Que feriez-vous si, parallèlement à votre vie, vous pouviez en mener une autre, dans laquelle les questions d’apparence physique, de logement, de rencontres sentimentales, seraient régies en réseau à l’aide d’un logiciel ? Une vie où il serait possible de tout recommencer à zéro, de refaire les choix, d’expérimenter ?
Alain Della Negra et Kaori Kinoshita sont allés à la rencontre de plusieurs des membres actifs de Second Life à travers les États-Unis. Parmi eux, un jeune homme de Caroline du Nord, affublé d’une compagne corpulente. Ils posent fièrement devant un mobile home. Une fraction de seconde plus tard, nous découvrons un autre versant de l’habitation : au milieu des cocotiers, des vagues d’une eau cristalline viennent chatouiller la terrasse sur pilotis. C’est l’envers du décor, leur vie rêvée en images de synthèse. « Il y a toujours quelque chose sur le feu dans la cuisine. » Approbation et fierté semblent parcourir les membres de la famille à l’écoute des mille détails que le couple fournit sur le mobilier, leur mode de vie… L’algorithme qui crée le vent souffle dans les arbres pixélisés.
À travers ce jeu, désinhibées par l’écran, les personnalités s’expriment, se révèlent. Il est sans doute plus facile de parler d’un double, d’une extension de soi-même, pour exorciser ses névroses. L’intimité naît paradoxalement de l’interface. Aucun jugement dans la réalisation : le film a l’intelligence de remettre en cause notre potentiel de tolérance vis-à-vis des travers de chacun. Donc des nôtres aussi, forcément. Virtuels ou pas. Nous devons admettre que ces déséquilibres font partie de notre monde, de notre inconscient. Second Life n’est que le reflet de nos obsessions, désirs de domination ou d’asservissement et autres extravagances…
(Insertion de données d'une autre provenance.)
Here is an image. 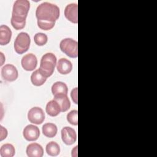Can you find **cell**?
I'll return each instance as SVG.
<instances>
[{"label":"cell","instance_id":"11","mask_svg":"<svg viewBox=\"0 0 157 157\" xmlns=\"http://www.w3.org/2000/svg\"><path fill=\"white\" fill-rule=\"evenodd\" d=\"M78 5L77 3L67 4L64 9L65 17L73 23H78Z\"/></svg>","mask_w":157,"mask_h":157},{"label":"cell","instance_id":"26","mask_svg":"<svg viewBox=\"0 0 157 157\" xmlns=\"http://www.w3.org/2000/svg\"><path fill=\"white\" fill-rule=\"evenodd\" d=\"M77 146L76 145L72 150V157H77Z\"/></svg>","mask_w":157,"mask_h":157},{"label":"cell","instance_id":"18","mask_svg":"<svg viewBox=\"0 0 157 157\" xmlns=\"http://www.w3.org/2000/svg\"><path fill=\"white\" fill-rule=\"evenodd\" d=\"M47 78L41 74L39 69L34 71L31 75V81L32 83L37 86L44 85L46 82Z\"/></svg>","mask_w":157,"mask_h":157},{"label":"cell","instance_id":"3","mask_svg":"<svg viewBox=\"0 0 157 157\" xmlns=\"http://www.w3.org/2000/svg\"><path fill=\"white\" fill-rule=\"evenodd\" d=\"M56 64V56L52 53H47L42 56L40 59L39 70L42 75L48 78L53 74Z\"/></svg>","mask_w":157,"mask_h":157},{"label":"cell","instance_id":"25","mask_svg":"<svg viewBox=\"0 0 157 157\" xmlns=\"http://www.w3.org/2000/svg\"><path fill=\"white\" fill-rule=\"evenodd\" d=\"M0 128H1V138H0V140L2 141L4 139H6V137L7 136V130L6 129V128H4L2 125L0 126Z\"/></svg>","mask_w":157,"mask_h":157},{"label":"cell","instance_id":"27","mask_svg":"<svg viewBox=\"0 0 157 157\" xmlns=\"http://www.w3.org/2000/svg\"><path fill=\"white\" fill-rule=\"evenodd\" d=\"M0 54H1V61L0 66H2L4 64V62L5 61L6 59H5V56H4V55H3V53L2 52H1Z\"/></svg>","mask_w":157,"mask_h":157},{"label":"cell","instance_id":"4","mask_svg":"<svg viewBox=\"0 0 157 157\" xmlns=\"http://www.w3.org/2000/svg\"><path fill=\"white\" fill-rule=\"evenodd\" d=\"M31 39L29 34L25 32L19 33L15 41L13 47L18 54H23L27 52L29 48Z\"/></svg>","mask_w":157,"mask_h":157},{"label":"cell","instance_id":"9","mask_svg":"<svg viewBox=\"0 0 157 157\" xmlns=\"http://www.w3.org/2000/svg\"><path fill=\"white\" fill-rule=\"evenodd\" d=\"M23 68L27 71H31L36 69L37 64V59L35 55L28 53L23 56L21 61Z\"/></svg>","mask_w":157,"mask_h":157},{"label":"cell","instance_id":"14","mask_svg":"<svg viewBox=\"0 0 157 157\" xmlns=\"http://www.w3.org/2000/svg\"><path fill=\"white\" fill-rule=\"evenodd\" d=\"M12 37V31L9 27L5 25L0 26V44L5 45L9 43Z\"/></svg>","mask_w":157,"mask_h":157},{"label":"cell","instance_id":"19","mask_svg":"<svg viewBox=\"0 0 157 157\" xmlns=\"http://www.w3.org/2000/svg\"><path fill=\"white\" fill-rule=\"evenodd\" d=\"M52 92L53 96L59 94H67L68 88L66 84L63 82H56L52 86Z\"/></svg>","mask_w":157,"mask_h":157},{"label":"cell","instance_id":"13","mask_svg":"<svg viewBox=\"0 0 157 157\" xmlns=\"http://www.w3.org/2000/svg\"><path fill=\"white\" fill-rule=\"evenodd\" d=\"M26 154L29 157H42L44 155L42 147L37 143H31L27 146Z\"/></svg>","mask_w":157,"mask_h":157},{"label":"cell","instance_id":"12","mask_svg":"<svg viewBox=\"0 0 157 157\" xmlns=\"http://www.w3.org/2000/svg\"><path fill=\"white\" fill-rule=\"evenodd\" d=\"M56 69L59 74L66 75L71 72L72 69V64L67 59L62 58L58 60L56 64Z\"/></svg>","mask_w":157,"mask_h":157},{"label":"cell","instance_id":"24","mask_svg":"<svg viewBox=\"0 0 157 157\" xmlns=\"http://www.w3.org/2000/svg\"><path fill=\"white\" fill-rule=\"evenodd\" d=\"M77 90H78V89L76 87V88L72 89V91H71V98H72L73 102L75 104H77V100H78V99H77Z\"/></svg>","mask_w":157,"mask_h":157},{"label":"cell","instance_id":"20","mask_svg":"<svg viewBox=\"0 0 157 157\" xmlns=\"http://www.w3.org/2000/svg\"><path fill=\"white\" fill-rule=\"evenodd\" d=\"M15 153V147L10 144H5L0 148V155L1 157H12Z\"/></svg>","mask_w":157,"mask_h":157},{"label":"cell","instance_id":"7","mask_svg":"<svg viewBox=\"0 0 157 157\" xmlns=\"http://www.w3.org/2000/svg\"><path fill=\"white\" fill-rule=\"evenodd\" d=\"M1 76L4 80L7 82H13L18 78V72L15 66L7 64L2 67Z\"/></svg>","mask_w":157,"mask_h":157},{"label":"cell","instance_id":"16","mask_svg":"<svg viewBox=\"0 0 157 157\" xmlns=\"http://www.w3.org/2000/svg\"><path fill=\"white\" fill-rule=\"evenodd\" d=\"M46 112L51 117H56L61 112L58 103L54 99L50 101L46 105Z\"/></svg>","mask_w":157,"mask_h":157},{"label":"cell","instance_id":"8","mask_svg":"<svg viewBox=\"0 0 157 157\" xmlns=\"http://www.w3.org/2000/svg\"><path fill=\"white\" fill-rule=\"evenodd\" d=\"M61 134L62 140L66 145H72L77 140V134L75 131L71 127H64L61 129Z\"/></svg>","mask_w":157,"mask_h":157},{"label":"cell","instance_id":"6","mask_svg":"<svg viewBox=\"0 0 157 157\" xmlns=\"http://www.w3.org/2000/svg\"><path fill=\"white\" fill-rule=\"evenodd\" d=\"M28 120L34 124H40L45 120V113L44 110L39 107L31 108L28 113Z\"/></svg>","mask_w":157,"mask_h":157},{"label":"cell","instance_id":"1","mask_svg":"<svg viewBox=\"0 0 157 157\" xmlns=\"http://www.w3.org/2000/svg\"><path fill=\"white\" fill-rule=\"evenodd\" d=\"M59 8L56 5L48 2L41 3L36 10L38 26L45 31L52 29L55 21L59 18Z\"/></svg>","mask_w":157,"mask_h":157},{"label":"cell","instance_id":"17","mask_svg":"<svg viewBox=\"0 0 157 157\" xmlns=\"http://www.w3.org/2000/svg\"><path fill=\"white\" fill-rule=\"evenodd\" d=\"M58 128L56 124L52 123H47L42 126L43 134L47 137H54L57 133Z\"/></svg>","mask_w":157,"mask_h":157},{"label":"cell","instance_id":"5","mask_svg":"<svg viewBox=\"0 0 157 157\" xmlns=\"http://www.w3.org/2000/svg\"><path fill=\"white\" fill-rule=\"evenodd\" d=\"M61 50L71 58L78 56V44L76 40L71 38H65L59 44Z\"/></svg>","mask_w":157,"mask_h":157},{"label":"cell","instance_id":"23","mask_svg":"<svg viewBox=\"0 0 157 157\" xmlns=\"http://www.w3.org/2000/svg\"><path fill=\"white\" fill-rule=\"evenodd\" d=\"M67 121L72 125L78 124V111L77 110H72L67 114Z\"/></svg>","mask_w":157,"mask_h":157},{"label":"cell","instance_id":"21","mask_svg":"<svg viewBox=\"0 0 157 157\" xmlns=\"http://www.w3.org/2000/svg\"><path fill=\"white\" fill-rule=\"evenodd\" d=\"M45 150L48 155L51 156H56L60 153V147L56 142L51 141L47 144Z\"/></svg>","mask_w":157,"mask_h":157},{"label":"cell","instance_id":"15","mask_svg":"<svg viewBox=\"0 0 157 157\" xmlns=\"http://www.w3.org/2000/svg\"><path fill=\"white\" fill-rule=\"evenodd\" d=\"M54 100H55L60 106L61 110L63 112H66L71 107L70 101L65 94H59L54 96Z\"/></svg>","mask_w":157,"mask_h":157},{"label":"cell","instance_id":"10","mask_svg":"<svg viewBox=\"0 0 157 157\" xmlns=\"http://www.w3.org/2000/svg\"><path fill=\"white\" fill-rule=\"evenodd\" d=\"M23 136L28 141L36 140L40 136L39 129L35 125L28 124L23 129Z\"/></svg>","mask_w":157,"mask_h":157},{"label":"cell","instance_id":"22","mask_svg":"<svg viewBox=\"0 0 157 157\" xmlns=\"http://www.w3.org/2000/svg\"><path fill=\"white\" fill-rule=\"evenodd\" d=\"M34 40L36 45L42 46L47 44L48 41L47 36L42 33H37L34 36Z\"/></svg>","mask_w":157,"mask_h":157},{"label":"cell","instance_id":"2","mask_svg":"<svg viewBox=\"0 0 157 157\" xmlns=\"http://www.w3.org/2000/svg\"><path fill=\"white\" fill-rule=\"evenodd\" d=\"M29 8L30 3L28 0H17L15 1L10 23L16 30H20L25 28L26 18Z\"/></svg>","mask_w":157,"mask_h":157}]
</instances>
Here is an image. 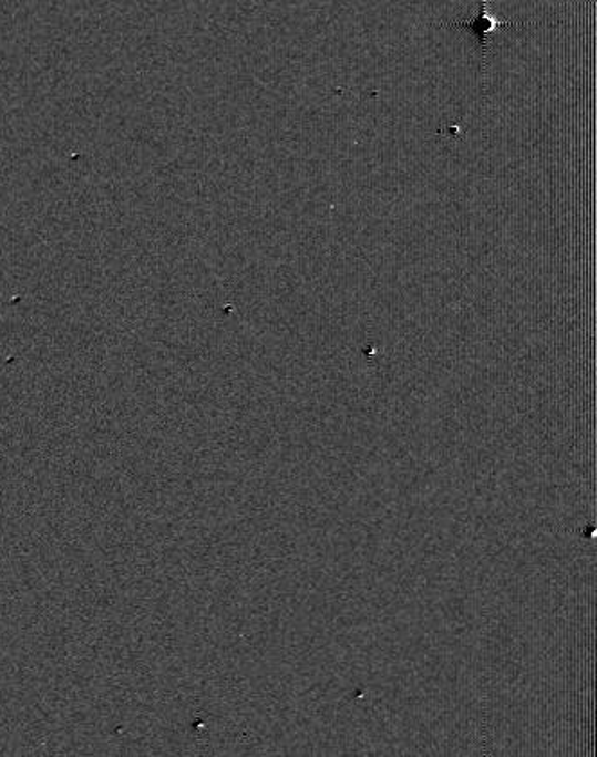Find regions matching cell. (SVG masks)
<instances>
[{"mask_svg": "<svg viewBox=\"0 0 597 757\" xmlns=\"http://www.w3.org/2000/svg\"><path fill=\"white\" fill-rule=\"evenodd\" d=\"M438 25H441V28L469 29L473 37H477L478 42H481V51H483V74H486L493 51V33H495L497 29H526L531 28L533 24L518 22V20L498 19V17L493 14L492 4H490L487 0H483V2H481V14H478V17L452 20V22H440Z\"/></svg>", "mask_w": 597, "mask_h": 757, "instance_id": "6da1fadb", "label": "cell"}]
</instances>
Au bout d’une petite rue se tient une église. La rédemption n’est jamais bien loin : des évangélistes chrétiens prêchent à tout-va contre les clubs aux mœurs douteuses. « Nous sommes en guerre. Satan n’est pas encore en train de brûler dans le feu des abysses. » Le film semble pourtant n’être parsemé que d’observateurs tolérants et curieux. Un badaud esquisse une moquerie, amusé par un homme qui, persuadé d’être un félin, se promène comme tel dans la rue. L’homme- félin feule : « Je suis un chat, mec. Je suis un chat. » « Comme tu veux », lui répond gentiment l’autre. Il époussette le sable et dégage agilement sa queue pour ne pas s’asseoir dessus.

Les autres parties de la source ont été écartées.